In its reboot process, the FDA released a guidance for the development of antibiotics for patients with unmet medical needs. This guidance calls for streamlined trial designs to get needed antibiotics to the patients who need them quickly. It was under this guidance that ceftazidime-avibactam was approved based on a smaller data set than any other antibiotic in modern times. I now find that the designs embodied in this guidance document that would allow these streamlined approaches are threatened once again by Public Citizen and its congressional meddlers. This time, I don’t know who it is in congress that is involved. But the stream of questions from congresspersons and veiled threats of congressional investigations harken back to the dark days of the Ketek scandal and the FDA once again may respond by ducking back into its shell. And when that happens, you can forget about new trial designs for rare infections, pathogen specific antibiotics and other needed new approaches to antimicrobial therapy.

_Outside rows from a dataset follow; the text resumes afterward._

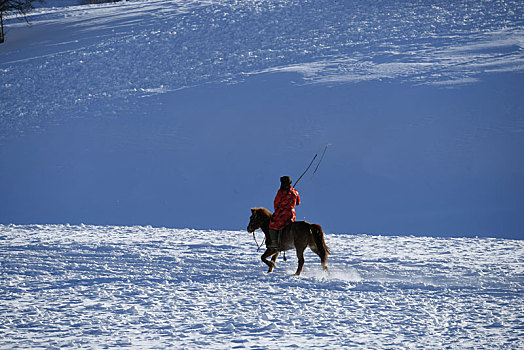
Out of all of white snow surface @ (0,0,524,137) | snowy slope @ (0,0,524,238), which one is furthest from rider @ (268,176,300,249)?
white snow surface @ (0,0,524,137)

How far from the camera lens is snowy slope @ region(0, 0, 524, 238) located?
15930mm

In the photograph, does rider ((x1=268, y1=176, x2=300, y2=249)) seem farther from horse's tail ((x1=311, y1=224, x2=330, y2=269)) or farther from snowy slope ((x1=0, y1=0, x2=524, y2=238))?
snowy slope ((x1=0, y1=0, x2=524, y2=238))

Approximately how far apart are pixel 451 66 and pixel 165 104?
39.0 ft

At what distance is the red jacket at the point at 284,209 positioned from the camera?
30.2 feet

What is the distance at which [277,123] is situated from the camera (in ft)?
64.8

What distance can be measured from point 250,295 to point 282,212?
170 cm

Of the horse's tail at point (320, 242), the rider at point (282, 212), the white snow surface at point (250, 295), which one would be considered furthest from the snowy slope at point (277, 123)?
the horse's tail at point (320, 242)

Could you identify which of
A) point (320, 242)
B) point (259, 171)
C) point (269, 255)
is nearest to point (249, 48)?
point (259, 171)

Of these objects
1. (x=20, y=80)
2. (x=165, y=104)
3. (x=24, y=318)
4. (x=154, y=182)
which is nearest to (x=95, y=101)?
(x=165, y=104)

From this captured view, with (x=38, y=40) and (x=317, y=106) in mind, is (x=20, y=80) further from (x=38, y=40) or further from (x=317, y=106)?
(x=317, y=106)

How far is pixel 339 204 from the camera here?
1599 centimetres

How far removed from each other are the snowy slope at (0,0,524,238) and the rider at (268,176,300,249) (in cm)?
561

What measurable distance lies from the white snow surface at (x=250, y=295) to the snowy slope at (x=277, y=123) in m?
3.63

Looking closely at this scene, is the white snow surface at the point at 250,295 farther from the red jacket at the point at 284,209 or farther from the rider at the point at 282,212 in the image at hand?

The PATH act is currently in mark-up in the senate. It is sponsored by Orin Hatch of unregulated supplements fame (probably not a good thing). There are many moving parts here including LPAD, ADAPT etc – but PATH has the language I think the FDA wants and I like it better. It provides congressional authority by law for the FDA to carry out much of what is already outlined in the FDA’s unmet need guidance. The FDA believes (in my opinion) that this will protect them from congressional meddling and threats of investigation for their decisions regarding antibiotic development and approval. I am not at all convinced that this is the case. I also believe that the FDA already has the statutory authority to do what the PATH act outlines. But – the FDA wants this – and – at this point, if it helps them, it helps us. So – write your congressional representatives. At the same time, please ask them to leave the FDA alone on antibiotic development issues and ask them to ask their colleagues to do the same.